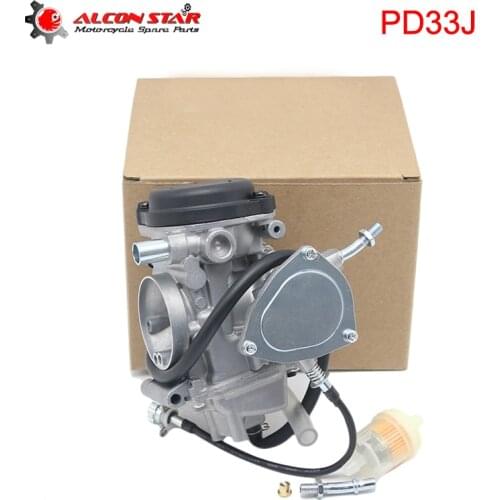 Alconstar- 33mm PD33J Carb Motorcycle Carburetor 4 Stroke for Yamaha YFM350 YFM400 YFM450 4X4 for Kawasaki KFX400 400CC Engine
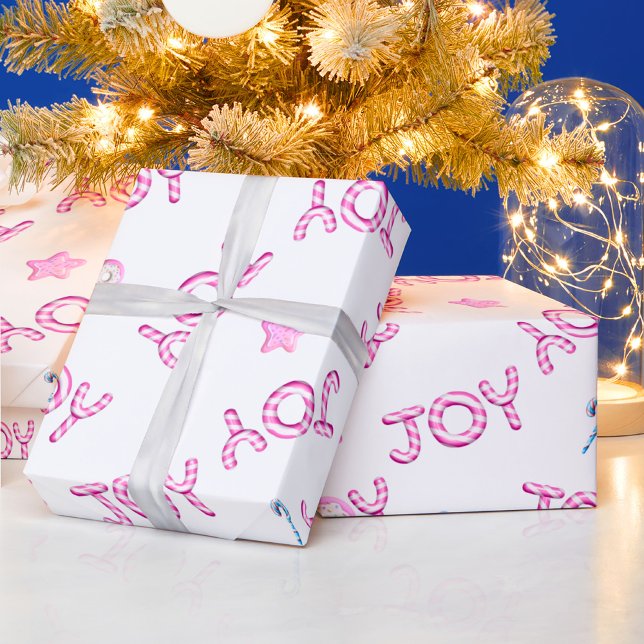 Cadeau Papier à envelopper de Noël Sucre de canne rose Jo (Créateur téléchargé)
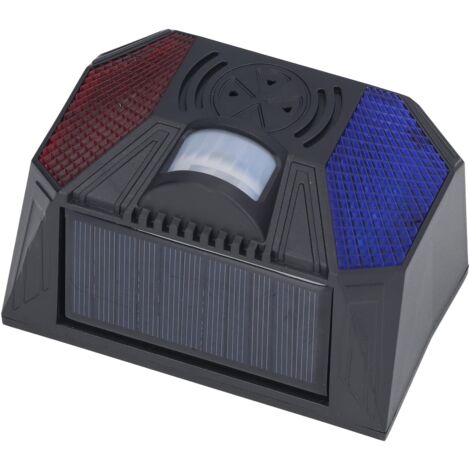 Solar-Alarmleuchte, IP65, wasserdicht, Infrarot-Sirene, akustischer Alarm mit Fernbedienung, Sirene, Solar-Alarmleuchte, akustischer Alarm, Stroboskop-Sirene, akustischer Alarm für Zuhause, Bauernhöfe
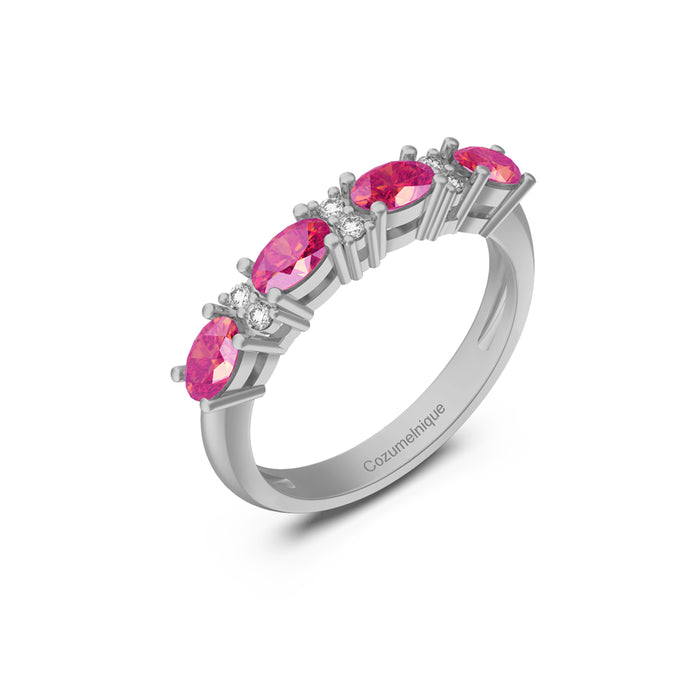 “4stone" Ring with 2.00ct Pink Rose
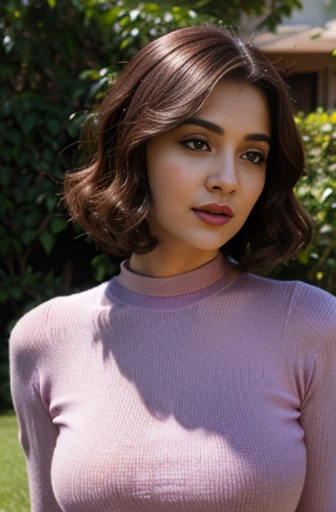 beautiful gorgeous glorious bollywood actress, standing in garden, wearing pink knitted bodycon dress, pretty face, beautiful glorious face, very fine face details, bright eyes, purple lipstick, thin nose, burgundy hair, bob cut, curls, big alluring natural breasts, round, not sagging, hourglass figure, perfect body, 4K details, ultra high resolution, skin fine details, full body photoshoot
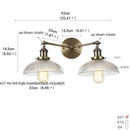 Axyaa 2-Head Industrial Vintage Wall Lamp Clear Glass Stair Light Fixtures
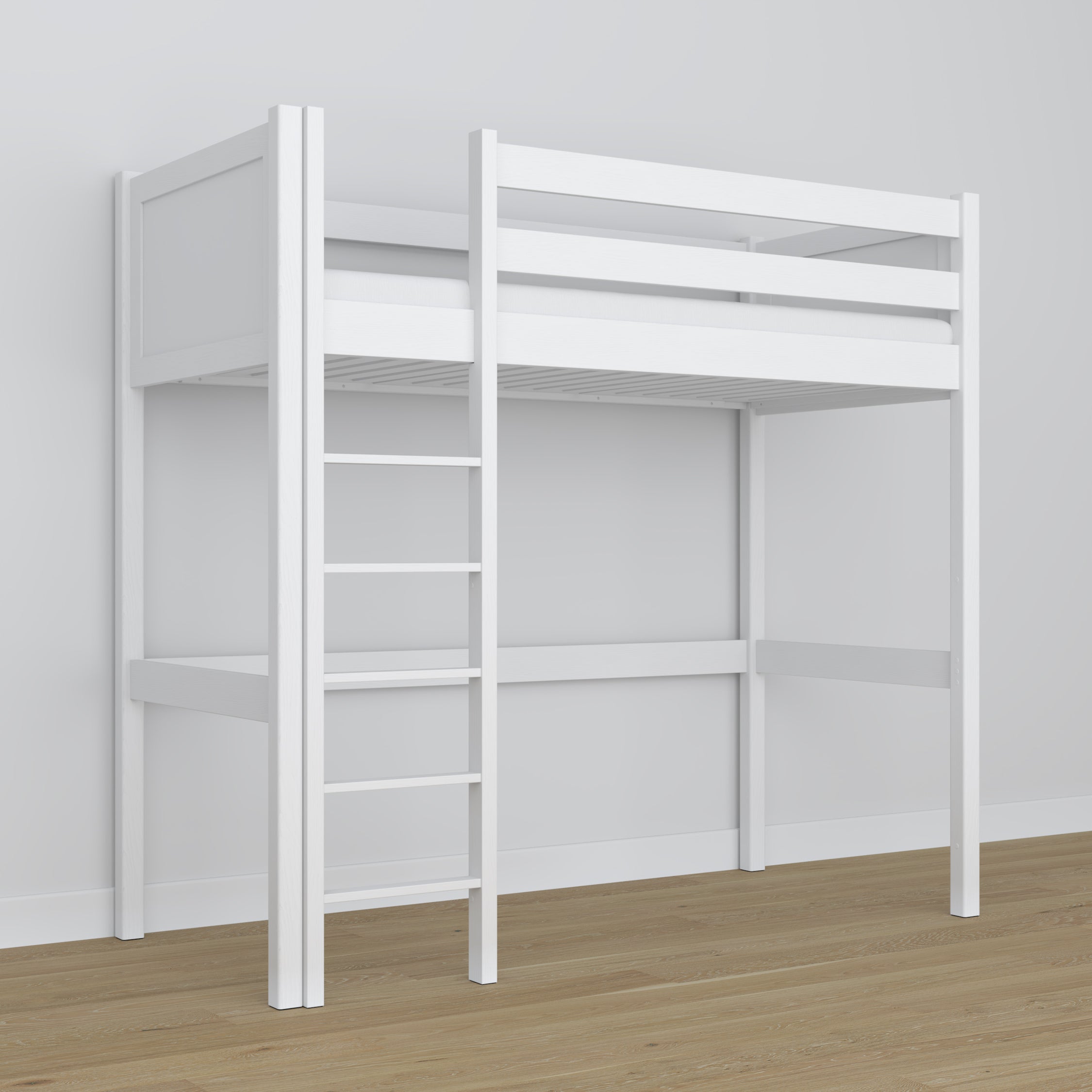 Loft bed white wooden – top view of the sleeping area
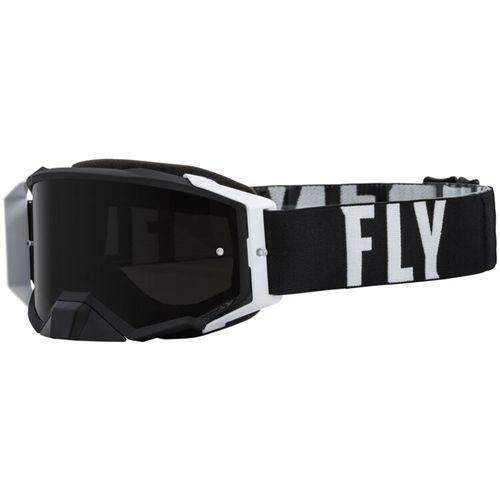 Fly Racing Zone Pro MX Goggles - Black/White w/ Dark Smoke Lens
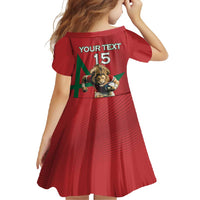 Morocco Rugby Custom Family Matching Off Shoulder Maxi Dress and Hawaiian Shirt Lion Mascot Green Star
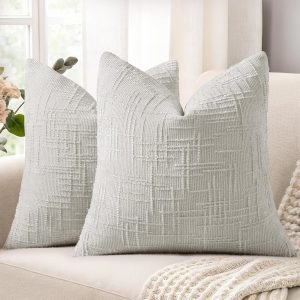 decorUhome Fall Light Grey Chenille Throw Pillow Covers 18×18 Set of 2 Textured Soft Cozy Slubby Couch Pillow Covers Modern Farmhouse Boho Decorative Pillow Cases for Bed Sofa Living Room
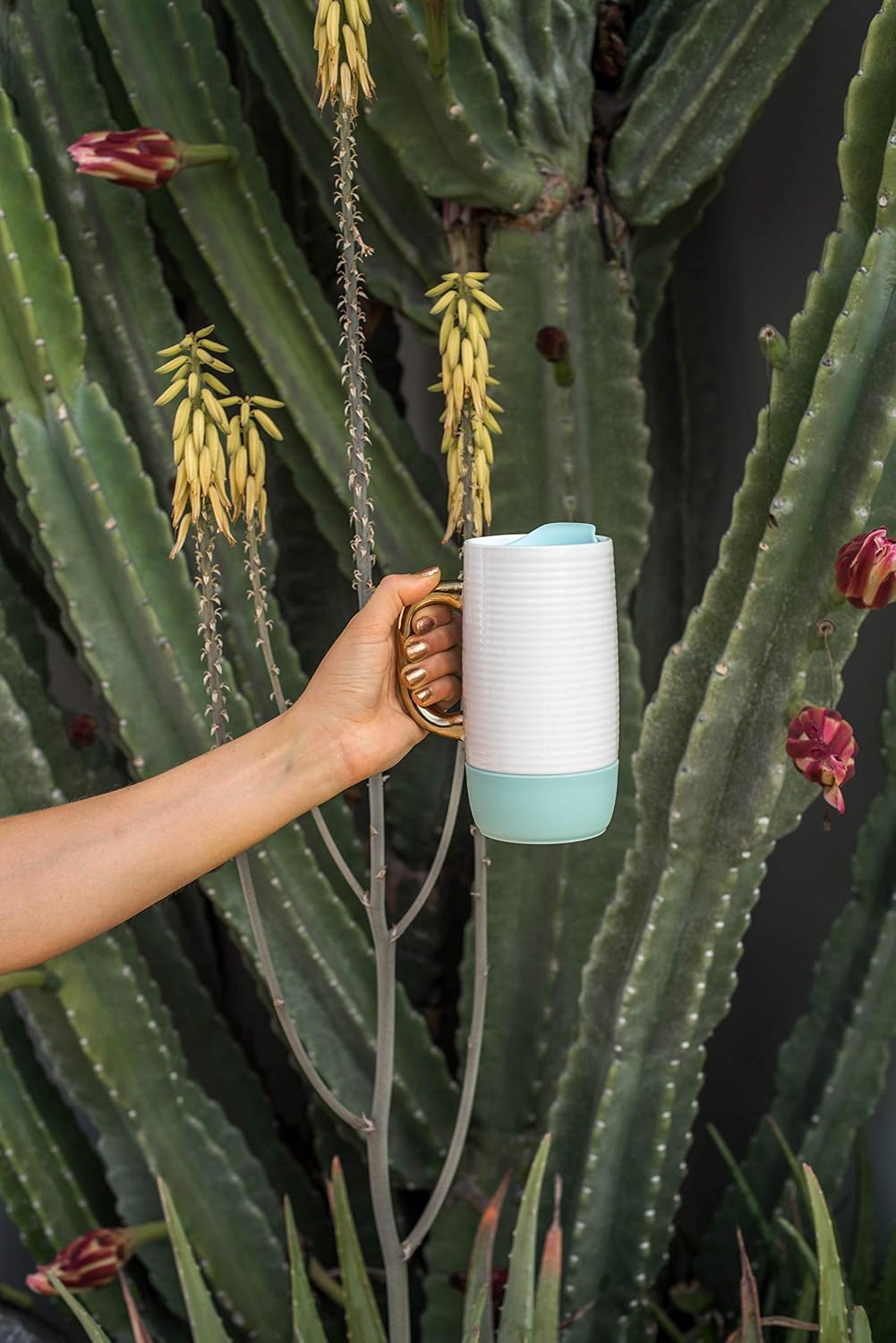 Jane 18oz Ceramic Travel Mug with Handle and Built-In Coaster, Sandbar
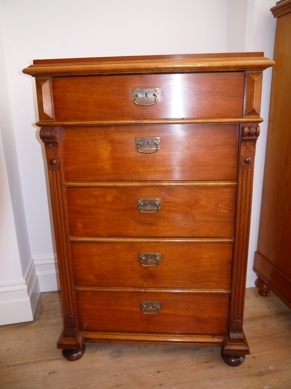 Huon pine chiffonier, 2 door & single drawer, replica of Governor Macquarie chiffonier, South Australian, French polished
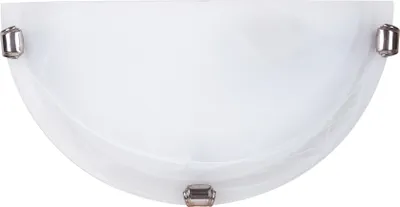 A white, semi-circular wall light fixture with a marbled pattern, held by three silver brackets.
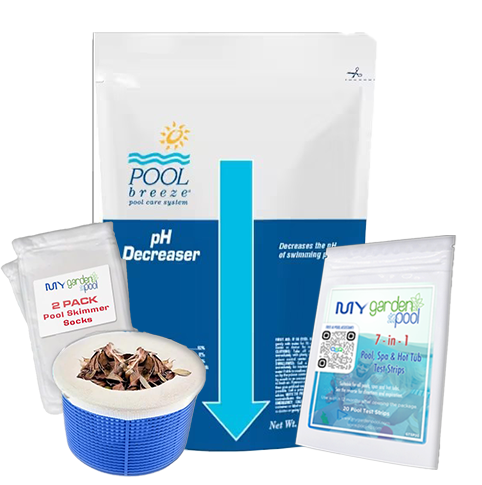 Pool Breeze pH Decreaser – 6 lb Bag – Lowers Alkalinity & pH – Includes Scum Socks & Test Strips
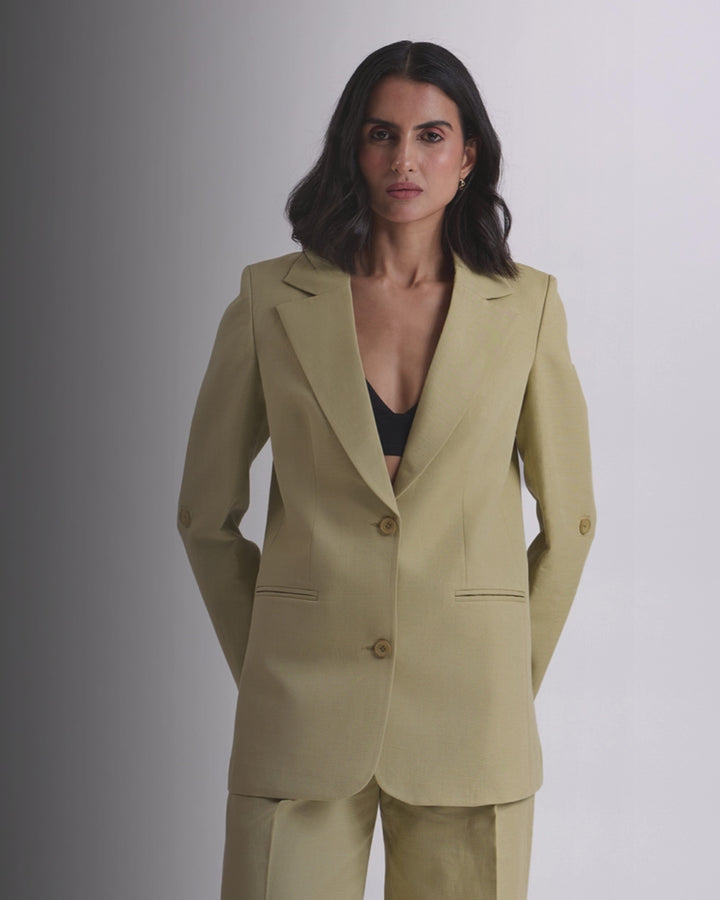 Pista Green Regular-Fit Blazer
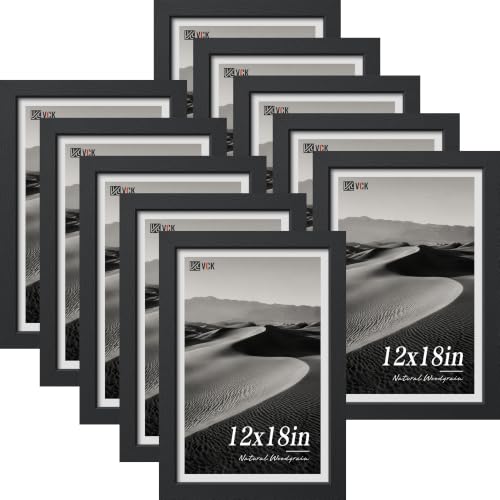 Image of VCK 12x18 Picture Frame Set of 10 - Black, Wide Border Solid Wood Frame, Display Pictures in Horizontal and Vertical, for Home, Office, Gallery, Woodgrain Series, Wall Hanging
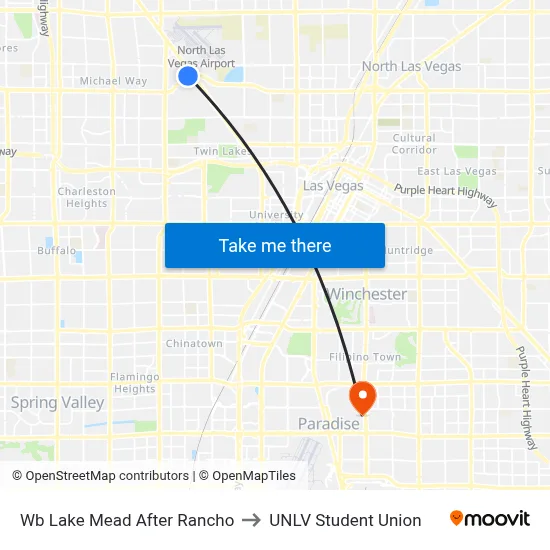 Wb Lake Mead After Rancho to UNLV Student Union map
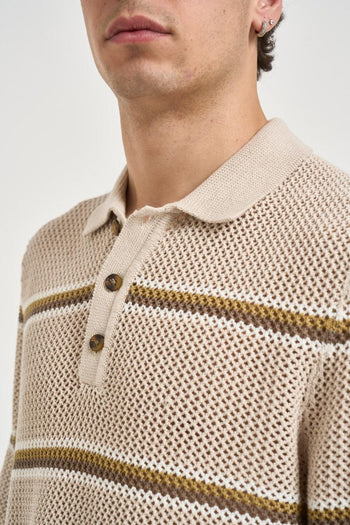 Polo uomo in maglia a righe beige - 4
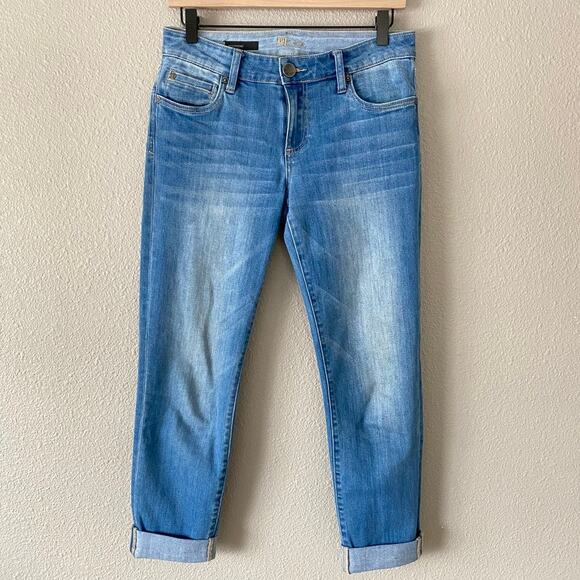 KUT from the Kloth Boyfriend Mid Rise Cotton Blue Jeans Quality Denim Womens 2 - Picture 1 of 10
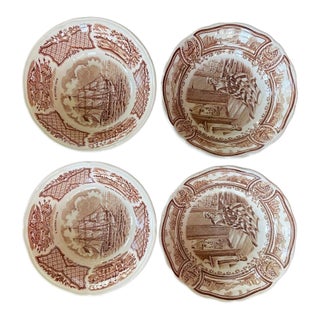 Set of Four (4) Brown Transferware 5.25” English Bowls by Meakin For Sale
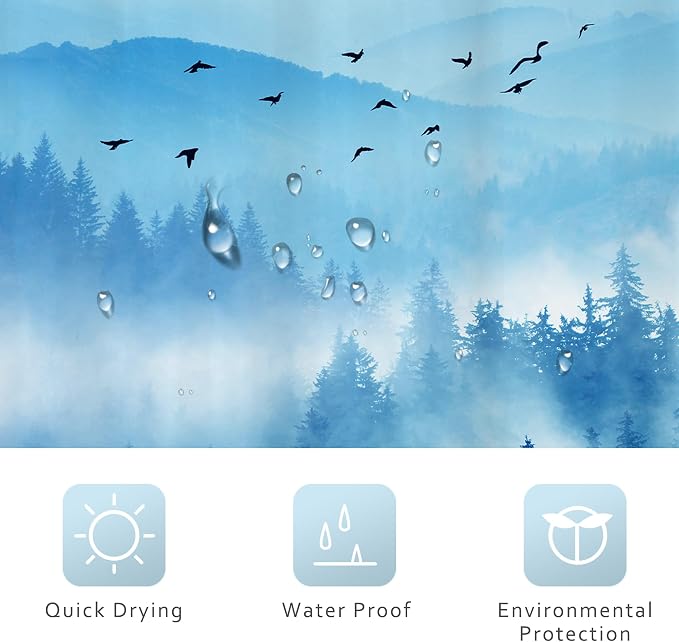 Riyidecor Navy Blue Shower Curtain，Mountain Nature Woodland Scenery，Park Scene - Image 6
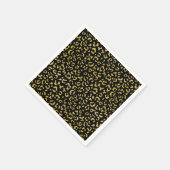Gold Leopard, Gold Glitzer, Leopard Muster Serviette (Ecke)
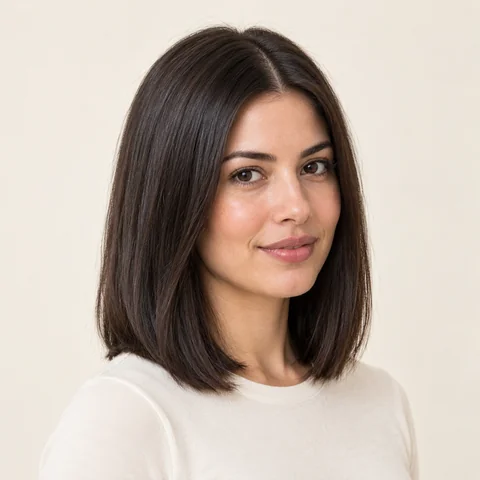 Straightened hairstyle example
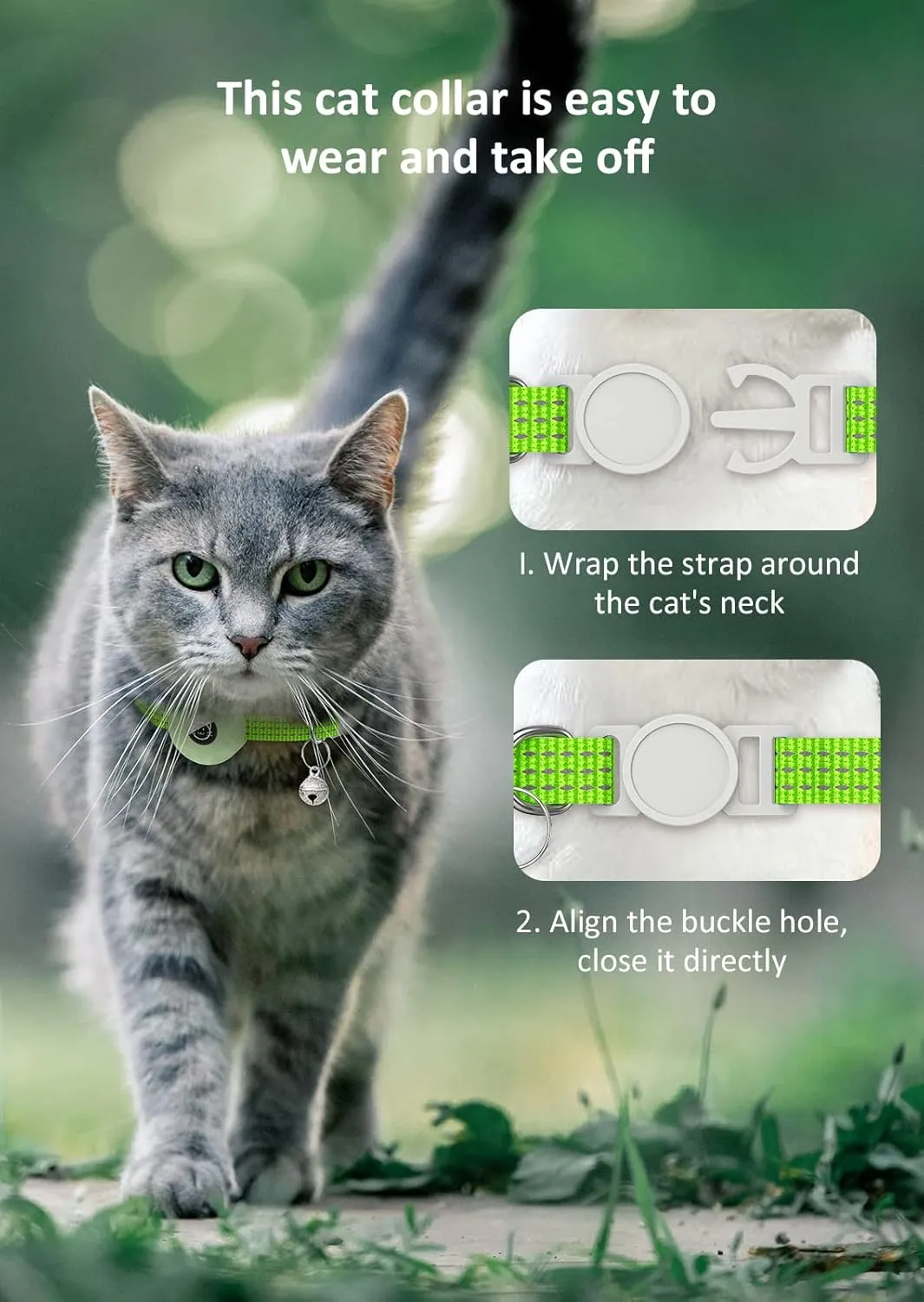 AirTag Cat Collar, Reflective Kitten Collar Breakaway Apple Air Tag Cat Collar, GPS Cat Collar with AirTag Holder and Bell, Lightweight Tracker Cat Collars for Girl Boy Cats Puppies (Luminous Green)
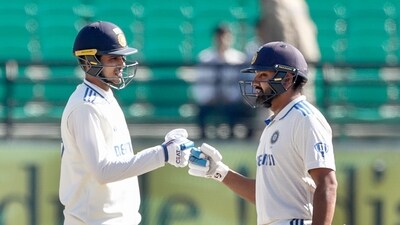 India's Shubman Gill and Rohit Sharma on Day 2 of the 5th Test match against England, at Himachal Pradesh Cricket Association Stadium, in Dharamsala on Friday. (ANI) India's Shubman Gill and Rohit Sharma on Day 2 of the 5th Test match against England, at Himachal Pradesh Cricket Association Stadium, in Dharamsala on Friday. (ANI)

——————

• What you have to do
The required answer is the lines from the one that contains "Jane 18oz Ceramic" through the last line of the records, restated word for word, with every picture dropped.

• Exercise result
 Jane 18oz Ceramic Travel Mug with Handle and Built-In Coaster, Sandbar
 Huon pine chiffonier, 2 door & single drawer, replica of Governor Macquarie chiffonier, South Australian, French polished
 A white, semi-circular wall light fixture with a marbled pattern, held by three silver brackets.
 Pool Breeze pH Decreaser – 6 lb Bag – Lowers Alkalinity & pH – Includes Scum Socks & Test Strips
 Pista Green Regular-Fit Blazer
 Image of VCK 12x18 Picture Frame Set of 10 - Black, Wide Border Solid Wood Frame, Display Pictures in Horizontal and Vertical, for Home, Office, Gallery, Woodgrain Series, Wall Hanging
 Wb Lake Mead After Rancho to UNLV Student Union map
 Polo uomo in maglia a righe beige - 4
 KUT from the Kloth Boyfriend Mid Rise Cotton Blue Jeans Quality Denim Womens 2 - Picture 1 of 10
 Set of Four (4) Brown Transferware 5.25” English Bowls by Meakin For Sale
 Riyidecor Navy Blue Shower Curtain，Mountain Nature Woodland Scenery，Park Scene - Image 6
Gold Leopard, Gold Glitzer, Leopard Muster Serviette (Ecke)
 Straightened hairstyle example
 AirTag Cat Collar, Reflective Kitten Collar Breakaway Apple Air Tag Cat Collar, GPS Cat Collar with AirTag Holder and Bell, Lightweight Tracker Cat Collars for Girl Boy Cats Puppies (Luminous Green)
 India's Shubman Gill and Rohit Sharma on Day 2 of the 5th Test match against England, at Himachal Pradesh Cricket Association Stadium, in Dharamsala on Friday. (ANI) India's Shubman Gill and Rohit Sharma on Day 2 of the 5th Test match against England, at Himachal Pradesh Cricket Association Stadium, in Dharamsala on Friday. (ANI)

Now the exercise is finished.